JAPAN'S 2011 Fukushima disaster raised the cancer risk for people living near the atomic plant, but no jump in cases is expected elsewhere, the UN's health agency says, sparking an angry reaction from anti-nuclear campaigners.
Within a 20km perimeter of the plant, rates of thyroid cancer among women who were exposed to radiation as infants were expected to be up to 1.25 per cent, the World Health Organisation said in a report.
This represented a 70 per cent increase over the baseline risk of thyroid cancer over a Japanese woman's lifetime, which is 0.75 per cent, the UN health agency noted.
"In view of the estimated exposure levels, an increased risk of cancer was the potential health impact of greatest relevance," Maria Neira, the WHO's director of public health and environment, told reporters as she launched the report on Thursday.
"Outside the most exposed areas, so outside of Fukushima prefecture, and even in some areas of Fukushima prefecture, the predicted risk remains low and even non-observable.

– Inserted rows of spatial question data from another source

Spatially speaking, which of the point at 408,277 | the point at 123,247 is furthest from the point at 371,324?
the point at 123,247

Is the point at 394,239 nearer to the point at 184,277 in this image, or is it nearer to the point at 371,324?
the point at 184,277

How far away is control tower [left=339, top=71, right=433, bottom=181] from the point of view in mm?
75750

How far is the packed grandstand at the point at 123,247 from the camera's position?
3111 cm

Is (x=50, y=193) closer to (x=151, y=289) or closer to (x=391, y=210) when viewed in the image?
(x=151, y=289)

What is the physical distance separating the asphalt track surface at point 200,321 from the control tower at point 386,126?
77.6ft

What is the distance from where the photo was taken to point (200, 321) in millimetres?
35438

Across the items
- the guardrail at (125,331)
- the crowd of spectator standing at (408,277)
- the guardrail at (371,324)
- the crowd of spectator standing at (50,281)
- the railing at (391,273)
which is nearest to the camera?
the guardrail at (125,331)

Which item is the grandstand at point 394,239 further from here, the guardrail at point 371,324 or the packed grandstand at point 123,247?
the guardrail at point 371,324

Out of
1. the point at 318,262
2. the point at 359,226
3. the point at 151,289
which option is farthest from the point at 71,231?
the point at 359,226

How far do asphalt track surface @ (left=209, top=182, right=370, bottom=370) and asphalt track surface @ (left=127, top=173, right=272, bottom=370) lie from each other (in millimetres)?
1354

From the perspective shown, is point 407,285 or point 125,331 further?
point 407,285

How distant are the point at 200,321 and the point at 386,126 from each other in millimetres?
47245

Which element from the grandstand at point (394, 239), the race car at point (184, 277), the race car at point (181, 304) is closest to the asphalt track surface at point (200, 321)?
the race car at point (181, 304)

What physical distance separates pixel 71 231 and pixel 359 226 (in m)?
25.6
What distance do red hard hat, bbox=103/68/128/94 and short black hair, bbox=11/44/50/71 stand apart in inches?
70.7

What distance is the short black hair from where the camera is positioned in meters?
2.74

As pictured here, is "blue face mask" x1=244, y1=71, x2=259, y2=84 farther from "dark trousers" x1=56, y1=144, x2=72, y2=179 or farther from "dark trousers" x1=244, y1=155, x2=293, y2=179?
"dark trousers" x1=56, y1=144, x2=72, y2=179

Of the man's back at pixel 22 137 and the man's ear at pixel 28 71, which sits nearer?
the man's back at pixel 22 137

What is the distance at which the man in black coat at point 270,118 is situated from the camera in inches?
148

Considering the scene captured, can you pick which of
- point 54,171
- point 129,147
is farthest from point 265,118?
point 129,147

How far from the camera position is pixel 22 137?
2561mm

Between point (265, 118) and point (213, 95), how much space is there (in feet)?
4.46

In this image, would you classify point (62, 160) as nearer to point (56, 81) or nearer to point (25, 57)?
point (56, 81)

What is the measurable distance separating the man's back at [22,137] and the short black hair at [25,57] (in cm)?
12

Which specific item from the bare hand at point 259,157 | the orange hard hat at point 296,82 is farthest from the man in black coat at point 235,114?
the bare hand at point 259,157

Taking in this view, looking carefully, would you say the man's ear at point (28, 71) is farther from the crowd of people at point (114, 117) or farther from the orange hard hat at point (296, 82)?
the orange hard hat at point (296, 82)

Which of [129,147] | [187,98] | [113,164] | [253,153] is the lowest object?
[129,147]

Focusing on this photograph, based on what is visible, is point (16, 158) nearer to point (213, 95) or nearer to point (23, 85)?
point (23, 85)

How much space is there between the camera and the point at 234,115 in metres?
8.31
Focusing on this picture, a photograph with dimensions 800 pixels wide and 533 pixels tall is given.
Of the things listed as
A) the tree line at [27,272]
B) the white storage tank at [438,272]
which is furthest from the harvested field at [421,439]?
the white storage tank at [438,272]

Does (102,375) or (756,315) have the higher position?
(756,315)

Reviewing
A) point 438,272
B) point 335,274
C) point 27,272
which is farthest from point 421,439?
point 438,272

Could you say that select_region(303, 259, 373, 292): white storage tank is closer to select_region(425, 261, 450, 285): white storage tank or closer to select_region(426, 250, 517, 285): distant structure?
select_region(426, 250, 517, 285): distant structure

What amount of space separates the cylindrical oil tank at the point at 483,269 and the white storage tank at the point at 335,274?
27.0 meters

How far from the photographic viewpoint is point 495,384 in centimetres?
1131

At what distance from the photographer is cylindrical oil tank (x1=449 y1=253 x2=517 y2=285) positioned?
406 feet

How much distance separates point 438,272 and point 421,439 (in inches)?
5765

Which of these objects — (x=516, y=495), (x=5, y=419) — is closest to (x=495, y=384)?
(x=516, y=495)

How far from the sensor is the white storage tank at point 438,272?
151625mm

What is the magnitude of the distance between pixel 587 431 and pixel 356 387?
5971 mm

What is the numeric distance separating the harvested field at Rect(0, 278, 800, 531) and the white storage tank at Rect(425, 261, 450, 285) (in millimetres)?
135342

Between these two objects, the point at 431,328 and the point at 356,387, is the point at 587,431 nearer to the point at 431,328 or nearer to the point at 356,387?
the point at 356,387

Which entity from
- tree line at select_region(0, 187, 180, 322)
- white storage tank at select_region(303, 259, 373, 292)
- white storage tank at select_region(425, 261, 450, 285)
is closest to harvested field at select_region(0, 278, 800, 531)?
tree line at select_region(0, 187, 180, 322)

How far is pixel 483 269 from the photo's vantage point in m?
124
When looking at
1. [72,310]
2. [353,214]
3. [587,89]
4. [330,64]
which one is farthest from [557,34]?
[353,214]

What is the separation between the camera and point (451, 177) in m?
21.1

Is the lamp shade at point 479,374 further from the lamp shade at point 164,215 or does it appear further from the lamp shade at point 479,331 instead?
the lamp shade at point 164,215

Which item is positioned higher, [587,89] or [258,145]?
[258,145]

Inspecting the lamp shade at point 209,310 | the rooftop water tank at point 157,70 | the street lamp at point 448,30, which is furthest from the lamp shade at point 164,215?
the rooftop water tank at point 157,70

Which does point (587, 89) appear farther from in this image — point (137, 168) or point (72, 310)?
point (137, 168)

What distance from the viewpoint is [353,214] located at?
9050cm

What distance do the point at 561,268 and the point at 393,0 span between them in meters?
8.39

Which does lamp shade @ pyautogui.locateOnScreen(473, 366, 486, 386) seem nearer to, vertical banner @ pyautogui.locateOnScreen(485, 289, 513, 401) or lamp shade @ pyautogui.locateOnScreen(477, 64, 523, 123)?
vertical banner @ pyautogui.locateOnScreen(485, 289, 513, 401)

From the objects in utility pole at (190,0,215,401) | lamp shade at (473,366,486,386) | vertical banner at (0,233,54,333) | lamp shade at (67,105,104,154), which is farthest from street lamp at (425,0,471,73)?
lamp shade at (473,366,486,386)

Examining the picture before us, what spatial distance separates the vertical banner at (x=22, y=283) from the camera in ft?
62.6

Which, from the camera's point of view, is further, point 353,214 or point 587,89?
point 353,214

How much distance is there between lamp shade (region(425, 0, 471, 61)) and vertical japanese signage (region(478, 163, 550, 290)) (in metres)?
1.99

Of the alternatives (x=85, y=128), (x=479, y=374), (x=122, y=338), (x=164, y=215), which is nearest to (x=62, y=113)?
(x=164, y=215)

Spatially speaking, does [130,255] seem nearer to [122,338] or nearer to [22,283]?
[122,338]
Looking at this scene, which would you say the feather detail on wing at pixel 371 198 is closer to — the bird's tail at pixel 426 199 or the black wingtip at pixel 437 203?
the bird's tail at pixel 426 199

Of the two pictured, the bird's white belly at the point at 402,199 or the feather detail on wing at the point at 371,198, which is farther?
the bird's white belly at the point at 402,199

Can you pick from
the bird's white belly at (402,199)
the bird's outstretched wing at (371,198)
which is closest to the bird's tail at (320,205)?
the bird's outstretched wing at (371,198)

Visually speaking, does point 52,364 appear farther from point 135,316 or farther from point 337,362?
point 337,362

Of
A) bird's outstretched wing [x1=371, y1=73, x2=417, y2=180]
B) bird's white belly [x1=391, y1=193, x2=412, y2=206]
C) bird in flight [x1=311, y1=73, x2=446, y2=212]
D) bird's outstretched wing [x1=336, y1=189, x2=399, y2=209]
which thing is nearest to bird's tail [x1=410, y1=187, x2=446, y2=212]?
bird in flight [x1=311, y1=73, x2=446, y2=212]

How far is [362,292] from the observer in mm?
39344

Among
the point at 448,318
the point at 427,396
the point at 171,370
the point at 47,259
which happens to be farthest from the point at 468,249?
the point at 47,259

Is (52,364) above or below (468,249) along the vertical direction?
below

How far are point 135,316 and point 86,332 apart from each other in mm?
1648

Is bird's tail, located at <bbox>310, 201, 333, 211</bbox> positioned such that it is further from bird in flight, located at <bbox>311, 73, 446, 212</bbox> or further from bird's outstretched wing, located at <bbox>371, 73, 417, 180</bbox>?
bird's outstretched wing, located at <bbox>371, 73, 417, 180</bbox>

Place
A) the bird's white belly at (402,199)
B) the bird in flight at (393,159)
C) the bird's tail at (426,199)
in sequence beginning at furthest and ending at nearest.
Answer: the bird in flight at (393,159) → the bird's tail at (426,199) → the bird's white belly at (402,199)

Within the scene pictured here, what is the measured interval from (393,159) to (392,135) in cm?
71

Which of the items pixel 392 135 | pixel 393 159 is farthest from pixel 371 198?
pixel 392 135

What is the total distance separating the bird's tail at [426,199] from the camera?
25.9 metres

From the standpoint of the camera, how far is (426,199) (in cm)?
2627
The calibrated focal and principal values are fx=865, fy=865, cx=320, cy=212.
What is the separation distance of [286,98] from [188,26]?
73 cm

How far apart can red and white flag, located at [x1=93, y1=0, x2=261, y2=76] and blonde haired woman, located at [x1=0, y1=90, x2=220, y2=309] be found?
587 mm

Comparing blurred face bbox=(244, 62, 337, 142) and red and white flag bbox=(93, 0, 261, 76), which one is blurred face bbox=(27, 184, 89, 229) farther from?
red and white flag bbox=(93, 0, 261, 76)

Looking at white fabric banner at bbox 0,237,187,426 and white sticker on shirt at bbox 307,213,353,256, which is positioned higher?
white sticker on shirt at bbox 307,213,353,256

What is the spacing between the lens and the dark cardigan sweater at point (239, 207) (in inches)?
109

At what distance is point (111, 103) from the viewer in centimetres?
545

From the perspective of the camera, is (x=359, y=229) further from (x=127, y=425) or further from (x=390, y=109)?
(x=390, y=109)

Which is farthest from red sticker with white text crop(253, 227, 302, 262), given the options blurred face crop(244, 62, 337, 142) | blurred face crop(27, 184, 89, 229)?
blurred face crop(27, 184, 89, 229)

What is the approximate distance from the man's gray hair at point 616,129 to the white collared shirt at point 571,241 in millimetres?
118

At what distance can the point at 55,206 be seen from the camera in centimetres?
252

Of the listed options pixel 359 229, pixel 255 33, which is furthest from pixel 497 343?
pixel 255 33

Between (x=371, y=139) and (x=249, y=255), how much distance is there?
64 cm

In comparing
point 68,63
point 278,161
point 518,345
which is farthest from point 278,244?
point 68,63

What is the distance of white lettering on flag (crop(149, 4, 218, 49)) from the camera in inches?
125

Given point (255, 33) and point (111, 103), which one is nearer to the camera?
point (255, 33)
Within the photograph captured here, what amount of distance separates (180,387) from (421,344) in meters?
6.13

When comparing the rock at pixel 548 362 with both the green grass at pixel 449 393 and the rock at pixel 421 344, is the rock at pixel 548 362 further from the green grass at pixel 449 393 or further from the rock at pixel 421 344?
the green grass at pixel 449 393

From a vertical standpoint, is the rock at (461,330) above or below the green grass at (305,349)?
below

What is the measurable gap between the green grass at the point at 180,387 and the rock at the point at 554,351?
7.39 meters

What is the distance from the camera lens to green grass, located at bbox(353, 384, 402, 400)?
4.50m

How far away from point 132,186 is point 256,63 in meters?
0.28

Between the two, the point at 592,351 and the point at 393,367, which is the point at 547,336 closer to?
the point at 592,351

That means we didn't observe any increase in cancer above what we call the natural variation in baseline rates," she explained.
Other forms of cancer also looked set to rise, albeit to a lesser extent, the agency said.
It pointed to a slightly higher risk of breast cancer among women exposed as infants, and of leukaemia among men.
Radiation doses from the stricken plant were not expected to cause an increase in miscarriages, stillbirths and physical and mental conditions that could affect babies born after the accident, the WHO said.
Senior WHO official Angelika Tritscher added: "In neighbouring countries and the rest of the world, the estimated increase in cancer risk is negligible. So there's no additional health risk expected due to the Fukushima accident."
Anti-nuclear campaigners slammed the report.
"The WHO's flawed report leaves its job half done," said Rianne Teule, Greenpeace International's nuclear radiation expert.
"The WHO report is clearly a political statement to protect the nuclear industry and not a scientific one with people's health in mind."